Ciò che era fin da principio, ciò che noi abbiamo udito, ciò che noi abbiamo veduto con i nostri occhi, ciò che noi abbiamo contemplato e ciò che le nostre mani hanno toccato, ossia il Verbo della vita (poiché la vita si è fatta visibile, noi l'abbiamo veduta e di ciò rendiamo testimonianza e vi annunziamo la vita eterna, che era presso il Padre e si è resa visibile a noi),quello che abbiamo veduto e udito, noi lo annunziamo anche a voi, perché anche voi siate in comunione con noi. La nostra comunione è col Padre e col Figlio suo Gesù Cristo. Queste cose vi scriviamo, perché la nostra gioia sia perfetta.

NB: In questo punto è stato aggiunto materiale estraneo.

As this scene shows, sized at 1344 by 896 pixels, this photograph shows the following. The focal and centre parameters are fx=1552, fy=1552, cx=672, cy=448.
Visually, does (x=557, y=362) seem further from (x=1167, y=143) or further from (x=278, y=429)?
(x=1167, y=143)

I Santi testimoni di speranza.

Dal Discorso del Papà Benedetto XVI

durante la Veglia nella spianata di Marienfeld (Agosto 2005)

I beati e i santi sono stati persone che non hanno cercato ostinatamente la propria felicità, ma semplicemente hanno voluto donarsi, perché sono state raggiunte dalla luce di Cristo. Essi ci indicano così la strada per diventare felici, ci mostrano come si riesce ad essere persone veramente umane. Nelle vicende della storia sono stati essi i veri riformatori che tante volte l’hanno risollevata dalle valli oscure nelle quali è sempre nuovamente in pericolo di sprofondare; essi l’hanno sempre nuovamente illuminata quanto era necessario per dare la possibilità di accettare – magari nel dolore – la parola pronunciata da Dio al termine dell’opera della creazione: “È cosa buona”.[…] I santi, sono i veri riformatori. Ora vorrei esprimerlo in modo ancora più radicale: solo dai santi, solo da Dio viene la vera rivoluzione, il cambiamento decisivo del mondo. Nel secolo appena passato abbiamo vissuto le rivoluzioni, il cui programma comune era di non attendere più l’intervento di Dio, ma di prendere totalmente nelle proprie mani il destino del mondo. E abbiamo visto che, con ciò, sempre un punto di vista umano e parziale veniva preso come misura assoluta d’orientamento. L’assolutizzazione di ciò che non è assoluto ma relativo si chiama totalitarismo. Non libera l’uomo, ma gli toglie la sua dignità e lo schiavizza. Non sono le ideologie che salvano il mondo, ma soltanto il volgersi al Dio vivente, che è il nostro creatore, il garante della nostra libertà, il garante di ciò che è veramente buono e vero. La rivoluzione vera consiste unicamente nel volgersi senza riserve a Dio che è la misura di ciò che è giusto e allo stesso tempo è l’amore eterno. E che cosa mai potrebbe salvarci se non l’amore?

Silenzio

Diamo voce alla nostra speranza

Non Ti annoio Signore con le mie richieste di don Tonino Bello.

Non ti annoio con le mie richieste Signore. Ti chiedo solo tre cose per adesso:

  • Donaci la forza di osare di più.

Dà a questi miei fratelli la forza di osare di più. La capacità di inventarsi. La gioia di prendere il largo. Il fremito di speranze nuove.

  • Liberaci dall’usura dell’abitudine

Facci provare l’ebbrezza del camminare insieme. Facci sentire che per crescere insieme non basta tirar dall’armadio del passato i ricordi splendidi e festosi di un tempo, ma occorre spalancare la finestra del futuro progettando insieme, sacrificandosi insieme.

  • Liberaci dalle illusioni

Liberaci dal pensare che basti un gesto di carità a sanare tanta sofferenza. I poveri li avremo sempre con noi, essi sono il segno della nostra povertà di viandanti. Sono il simbolo delle nostre delusioni …..li avremo sempre con noi, anzi dentro di noi.

Preghiere spontanee

 

Padre Nostro

Canto e Benedizione finale.

Dopo aver riconosciuto e contemplato il tuo volto di Risorto, anch’io come quei due discepoli voglio correre dai miei fratelli per portare a tutti il grande annuncio: “Abbiamo visto il Signore!” Questa è la buona notizia che i cristiani hanno predicato per secoli col loro esempio, ed è il dono più bello che i miei fratelli attendono.